▸ **WORK ORDER**:
Below are the records; collect from them each line containing the string "Tools".

Dataset items:
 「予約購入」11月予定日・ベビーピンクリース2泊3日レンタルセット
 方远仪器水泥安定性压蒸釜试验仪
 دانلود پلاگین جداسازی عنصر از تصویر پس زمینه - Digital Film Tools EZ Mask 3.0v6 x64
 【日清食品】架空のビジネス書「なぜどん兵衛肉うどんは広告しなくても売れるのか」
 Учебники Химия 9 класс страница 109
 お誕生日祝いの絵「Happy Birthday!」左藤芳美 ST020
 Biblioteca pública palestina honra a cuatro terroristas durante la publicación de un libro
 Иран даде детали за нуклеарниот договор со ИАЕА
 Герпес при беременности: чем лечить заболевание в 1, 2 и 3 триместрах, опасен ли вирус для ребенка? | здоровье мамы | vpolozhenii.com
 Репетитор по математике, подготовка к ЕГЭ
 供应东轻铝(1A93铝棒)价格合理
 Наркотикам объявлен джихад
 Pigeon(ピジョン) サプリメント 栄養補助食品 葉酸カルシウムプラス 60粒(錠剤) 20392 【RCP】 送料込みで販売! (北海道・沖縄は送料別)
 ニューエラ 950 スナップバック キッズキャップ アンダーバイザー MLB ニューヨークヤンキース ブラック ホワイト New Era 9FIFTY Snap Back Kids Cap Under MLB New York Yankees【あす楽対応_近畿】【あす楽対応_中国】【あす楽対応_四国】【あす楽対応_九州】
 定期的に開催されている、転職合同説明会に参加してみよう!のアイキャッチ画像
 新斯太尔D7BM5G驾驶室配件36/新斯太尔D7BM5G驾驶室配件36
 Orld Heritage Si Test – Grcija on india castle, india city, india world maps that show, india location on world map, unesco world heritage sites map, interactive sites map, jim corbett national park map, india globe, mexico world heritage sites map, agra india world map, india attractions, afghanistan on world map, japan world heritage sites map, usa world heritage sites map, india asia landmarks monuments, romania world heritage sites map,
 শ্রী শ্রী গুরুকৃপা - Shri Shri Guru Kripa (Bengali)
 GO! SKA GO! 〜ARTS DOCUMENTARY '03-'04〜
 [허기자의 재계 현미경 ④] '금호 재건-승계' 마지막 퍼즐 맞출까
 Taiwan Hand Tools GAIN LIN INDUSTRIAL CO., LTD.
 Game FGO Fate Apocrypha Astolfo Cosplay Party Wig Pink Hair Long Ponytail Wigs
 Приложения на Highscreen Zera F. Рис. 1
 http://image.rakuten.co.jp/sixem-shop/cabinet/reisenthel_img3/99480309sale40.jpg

▸ **ANSWER TO THIS EXERCISE**:
 دانلود پلاگین جداسازی عنصر از تصویر پس زمینه - Digital Film Tools EZ Mask 3.0v6 x64
 Taiwan Hand Tools GAIN LIN INDUSTRIAL CO., LTD.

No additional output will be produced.